Hair is always and everywhere freighted with meaning. In nineteenth-century America, however, hair took on decisive new significance as the young nation wrestled with its identity. During the colonial period, hair was usually seen as bodily discharge, even “excrement.” But as Sarah Gold McBride shows, hair gradually came to be understood as an integral part of the body, capable of exposing truths about the individuals from whom it grew—even truths they wanted to hide.

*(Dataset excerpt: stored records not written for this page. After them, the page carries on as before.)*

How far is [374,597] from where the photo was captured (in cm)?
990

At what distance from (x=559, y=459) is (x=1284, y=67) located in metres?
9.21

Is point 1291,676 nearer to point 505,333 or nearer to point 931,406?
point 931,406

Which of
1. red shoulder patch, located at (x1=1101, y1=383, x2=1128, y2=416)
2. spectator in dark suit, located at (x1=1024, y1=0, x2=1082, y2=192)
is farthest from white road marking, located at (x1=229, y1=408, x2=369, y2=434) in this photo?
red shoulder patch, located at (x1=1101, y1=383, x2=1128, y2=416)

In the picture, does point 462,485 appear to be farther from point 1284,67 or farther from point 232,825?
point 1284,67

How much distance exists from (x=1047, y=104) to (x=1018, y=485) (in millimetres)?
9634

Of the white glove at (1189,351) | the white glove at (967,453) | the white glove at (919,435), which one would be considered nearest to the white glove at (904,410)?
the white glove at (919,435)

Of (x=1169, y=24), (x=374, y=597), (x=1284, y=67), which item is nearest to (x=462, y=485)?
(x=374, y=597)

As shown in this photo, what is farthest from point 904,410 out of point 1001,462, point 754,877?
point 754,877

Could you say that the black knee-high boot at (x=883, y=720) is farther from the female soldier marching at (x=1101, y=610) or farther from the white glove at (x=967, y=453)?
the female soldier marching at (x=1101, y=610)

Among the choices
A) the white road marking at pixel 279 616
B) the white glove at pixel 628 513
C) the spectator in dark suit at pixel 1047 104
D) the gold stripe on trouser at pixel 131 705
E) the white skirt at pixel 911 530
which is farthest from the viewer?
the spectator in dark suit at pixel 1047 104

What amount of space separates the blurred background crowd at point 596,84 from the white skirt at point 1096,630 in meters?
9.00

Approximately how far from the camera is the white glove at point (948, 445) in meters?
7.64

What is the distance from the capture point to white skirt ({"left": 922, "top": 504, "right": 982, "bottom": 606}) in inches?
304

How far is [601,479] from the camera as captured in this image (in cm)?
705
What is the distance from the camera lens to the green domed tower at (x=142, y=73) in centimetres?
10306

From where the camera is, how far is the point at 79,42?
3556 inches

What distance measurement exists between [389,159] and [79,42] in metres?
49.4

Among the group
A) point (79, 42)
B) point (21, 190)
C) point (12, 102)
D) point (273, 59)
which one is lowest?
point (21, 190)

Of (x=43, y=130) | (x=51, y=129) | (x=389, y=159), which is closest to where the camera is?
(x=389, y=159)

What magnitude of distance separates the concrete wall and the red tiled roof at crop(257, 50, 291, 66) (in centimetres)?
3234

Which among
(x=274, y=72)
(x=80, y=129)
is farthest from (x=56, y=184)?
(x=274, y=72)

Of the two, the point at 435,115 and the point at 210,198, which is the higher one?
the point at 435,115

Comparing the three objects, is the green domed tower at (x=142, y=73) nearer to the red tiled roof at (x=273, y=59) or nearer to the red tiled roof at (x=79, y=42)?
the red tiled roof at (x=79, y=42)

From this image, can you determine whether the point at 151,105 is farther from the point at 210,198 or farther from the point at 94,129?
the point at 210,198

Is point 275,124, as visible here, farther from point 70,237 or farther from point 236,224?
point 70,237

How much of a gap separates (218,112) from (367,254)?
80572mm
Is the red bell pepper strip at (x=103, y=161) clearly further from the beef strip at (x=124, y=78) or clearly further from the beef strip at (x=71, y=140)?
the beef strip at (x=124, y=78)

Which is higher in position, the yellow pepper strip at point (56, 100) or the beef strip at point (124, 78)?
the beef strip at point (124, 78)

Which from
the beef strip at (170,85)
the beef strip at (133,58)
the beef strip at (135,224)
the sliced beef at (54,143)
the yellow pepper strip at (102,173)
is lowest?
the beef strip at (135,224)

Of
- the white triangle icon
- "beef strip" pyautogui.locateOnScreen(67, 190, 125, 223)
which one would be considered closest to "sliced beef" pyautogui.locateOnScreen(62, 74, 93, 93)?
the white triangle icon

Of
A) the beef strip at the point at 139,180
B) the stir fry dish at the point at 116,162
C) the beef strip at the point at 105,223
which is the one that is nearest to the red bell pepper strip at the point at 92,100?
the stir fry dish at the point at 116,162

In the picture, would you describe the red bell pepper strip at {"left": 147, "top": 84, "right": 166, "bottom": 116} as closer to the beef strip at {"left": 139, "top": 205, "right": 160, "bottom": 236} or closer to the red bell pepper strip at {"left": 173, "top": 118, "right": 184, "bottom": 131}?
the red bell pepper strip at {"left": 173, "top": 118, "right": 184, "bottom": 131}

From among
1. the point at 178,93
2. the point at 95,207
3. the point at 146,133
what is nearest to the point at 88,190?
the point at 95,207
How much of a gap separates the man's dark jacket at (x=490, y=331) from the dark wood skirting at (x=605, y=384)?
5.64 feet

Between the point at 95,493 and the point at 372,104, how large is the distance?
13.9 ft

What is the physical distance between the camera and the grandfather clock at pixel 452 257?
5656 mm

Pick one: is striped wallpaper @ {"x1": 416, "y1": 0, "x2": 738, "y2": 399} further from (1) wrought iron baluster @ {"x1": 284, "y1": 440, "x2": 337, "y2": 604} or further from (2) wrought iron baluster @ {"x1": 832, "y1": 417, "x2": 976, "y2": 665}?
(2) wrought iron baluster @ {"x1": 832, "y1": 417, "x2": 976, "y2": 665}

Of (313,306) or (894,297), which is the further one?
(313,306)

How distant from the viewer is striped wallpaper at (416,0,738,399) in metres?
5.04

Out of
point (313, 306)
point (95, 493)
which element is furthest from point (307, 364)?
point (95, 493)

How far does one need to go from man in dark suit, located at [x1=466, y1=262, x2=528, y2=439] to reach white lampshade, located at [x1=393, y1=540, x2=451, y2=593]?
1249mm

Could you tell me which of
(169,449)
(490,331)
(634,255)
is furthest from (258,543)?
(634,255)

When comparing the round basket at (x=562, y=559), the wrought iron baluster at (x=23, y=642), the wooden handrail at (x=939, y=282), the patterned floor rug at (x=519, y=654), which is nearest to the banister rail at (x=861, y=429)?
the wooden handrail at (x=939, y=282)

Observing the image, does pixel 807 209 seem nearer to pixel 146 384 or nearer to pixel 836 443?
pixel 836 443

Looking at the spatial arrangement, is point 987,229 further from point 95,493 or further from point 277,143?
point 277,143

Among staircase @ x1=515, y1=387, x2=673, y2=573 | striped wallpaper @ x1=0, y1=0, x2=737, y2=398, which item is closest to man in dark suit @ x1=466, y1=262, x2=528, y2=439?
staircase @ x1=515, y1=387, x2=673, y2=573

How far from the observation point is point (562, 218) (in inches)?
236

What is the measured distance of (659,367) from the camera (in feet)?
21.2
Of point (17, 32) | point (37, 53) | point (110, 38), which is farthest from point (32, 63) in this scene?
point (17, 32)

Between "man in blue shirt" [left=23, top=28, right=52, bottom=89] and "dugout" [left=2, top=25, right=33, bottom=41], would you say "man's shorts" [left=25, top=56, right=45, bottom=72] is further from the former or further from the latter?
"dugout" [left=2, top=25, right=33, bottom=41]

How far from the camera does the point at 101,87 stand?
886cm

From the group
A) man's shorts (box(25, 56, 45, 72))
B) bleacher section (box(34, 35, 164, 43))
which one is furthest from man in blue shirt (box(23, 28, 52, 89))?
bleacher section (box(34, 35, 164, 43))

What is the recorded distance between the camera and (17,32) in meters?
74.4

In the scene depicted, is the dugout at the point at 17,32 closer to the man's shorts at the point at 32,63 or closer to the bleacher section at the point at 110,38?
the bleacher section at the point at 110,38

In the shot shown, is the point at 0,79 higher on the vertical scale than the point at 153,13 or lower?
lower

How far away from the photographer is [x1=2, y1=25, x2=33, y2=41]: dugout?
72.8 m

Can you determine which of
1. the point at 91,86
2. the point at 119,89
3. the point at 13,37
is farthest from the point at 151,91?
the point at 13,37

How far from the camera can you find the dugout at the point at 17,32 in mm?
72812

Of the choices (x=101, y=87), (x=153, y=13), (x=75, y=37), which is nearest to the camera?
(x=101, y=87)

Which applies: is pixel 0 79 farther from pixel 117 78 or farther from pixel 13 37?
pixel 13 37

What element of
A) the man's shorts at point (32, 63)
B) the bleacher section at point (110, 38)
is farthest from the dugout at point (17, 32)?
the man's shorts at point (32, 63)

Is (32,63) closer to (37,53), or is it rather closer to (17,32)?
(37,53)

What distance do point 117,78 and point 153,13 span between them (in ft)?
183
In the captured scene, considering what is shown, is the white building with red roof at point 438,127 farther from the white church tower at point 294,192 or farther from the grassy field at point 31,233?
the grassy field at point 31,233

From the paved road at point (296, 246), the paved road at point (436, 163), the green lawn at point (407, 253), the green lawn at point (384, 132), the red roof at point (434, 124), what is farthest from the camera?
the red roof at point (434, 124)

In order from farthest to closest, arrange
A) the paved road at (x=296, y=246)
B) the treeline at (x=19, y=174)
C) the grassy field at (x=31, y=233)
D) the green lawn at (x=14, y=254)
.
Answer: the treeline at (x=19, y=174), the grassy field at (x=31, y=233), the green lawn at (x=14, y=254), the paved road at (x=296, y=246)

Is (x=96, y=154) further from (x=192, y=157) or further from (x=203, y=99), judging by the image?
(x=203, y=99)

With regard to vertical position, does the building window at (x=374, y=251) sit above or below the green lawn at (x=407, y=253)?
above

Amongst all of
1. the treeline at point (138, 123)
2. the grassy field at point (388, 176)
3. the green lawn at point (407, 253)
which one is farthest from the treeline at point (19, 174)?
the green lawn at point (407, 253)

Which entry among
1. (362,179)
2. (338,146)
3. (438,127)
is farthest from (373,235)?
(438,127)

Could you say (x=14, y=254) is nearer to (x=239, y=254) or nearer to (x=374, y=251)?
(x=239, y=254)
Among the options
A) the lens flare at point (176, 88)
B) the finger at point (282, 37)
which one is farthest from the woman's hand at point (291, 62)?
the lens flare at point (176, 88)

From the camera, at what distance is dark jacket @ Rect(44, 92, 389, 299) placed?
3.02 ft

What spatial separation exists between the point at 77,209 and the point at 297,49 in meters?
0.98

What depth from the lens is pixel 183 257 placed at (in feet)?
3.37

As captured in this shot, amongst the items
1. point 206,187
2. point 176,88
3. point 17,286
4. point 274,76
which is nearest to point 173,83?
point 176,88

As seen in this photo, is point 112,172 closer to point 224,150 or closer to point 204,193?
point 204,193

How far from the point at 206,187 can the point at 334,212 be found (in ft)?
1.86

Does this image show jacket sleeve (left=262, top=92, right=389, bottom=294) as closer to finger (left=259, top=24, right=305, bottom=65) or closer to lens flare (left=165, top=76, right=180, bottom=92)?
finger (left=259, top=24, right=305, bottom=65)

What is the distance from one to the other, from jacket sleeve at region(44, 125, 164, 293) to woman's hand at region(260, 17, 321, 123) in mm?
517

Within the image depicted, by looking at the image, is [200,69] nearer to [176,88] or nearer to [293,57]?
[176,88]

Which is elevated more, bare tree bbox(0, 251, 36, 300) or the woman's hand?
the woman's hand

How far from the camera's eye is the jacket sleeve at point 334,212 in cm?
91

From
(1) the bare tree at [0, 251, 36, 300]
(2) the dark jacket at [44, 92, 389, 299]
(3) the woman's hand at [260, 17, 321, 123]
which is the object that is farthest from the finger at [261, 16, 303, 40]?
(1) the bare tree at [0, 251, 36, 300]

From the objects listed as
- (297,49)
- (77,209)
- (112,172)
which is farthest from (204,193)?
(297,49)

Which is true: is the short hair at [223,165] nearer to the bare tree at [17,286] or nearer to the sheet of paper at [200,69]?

As the United States diversified—intensifying divisions over race, class, citizenship status, and region—Americans sought to understand and classify one another through the revelatory power of hair: its color, texture, length, even the shape of a single strand. While hair styling had long offered clues about one’s social status, the biological properties of hair itself gradually came to be seen as a scientific tell: a reliable indicator of whether a person was a man or a woman; Black, white, Indigenous, or Asian; Christian or heathen; healthy or diseased. Hair was even thought to illuminate aspects of personality—whether one was courageous, ambitious, or perhaps criminally inclined. Yet if hair was a teller of truths, it was also readily turned to purposes of deception in ways that alarmed some and empowered others. Indeed, hair helped many Americans to fashion statements about political belonging, to engage in racial or gender passing, and to reinvent themselves in new cities.

A history inscribed in bangs, curls, and chops, Whiskerology illuminates a period in American history when hair indexed belonging in some ways that may seem strange—but in other ways all too familiar—today.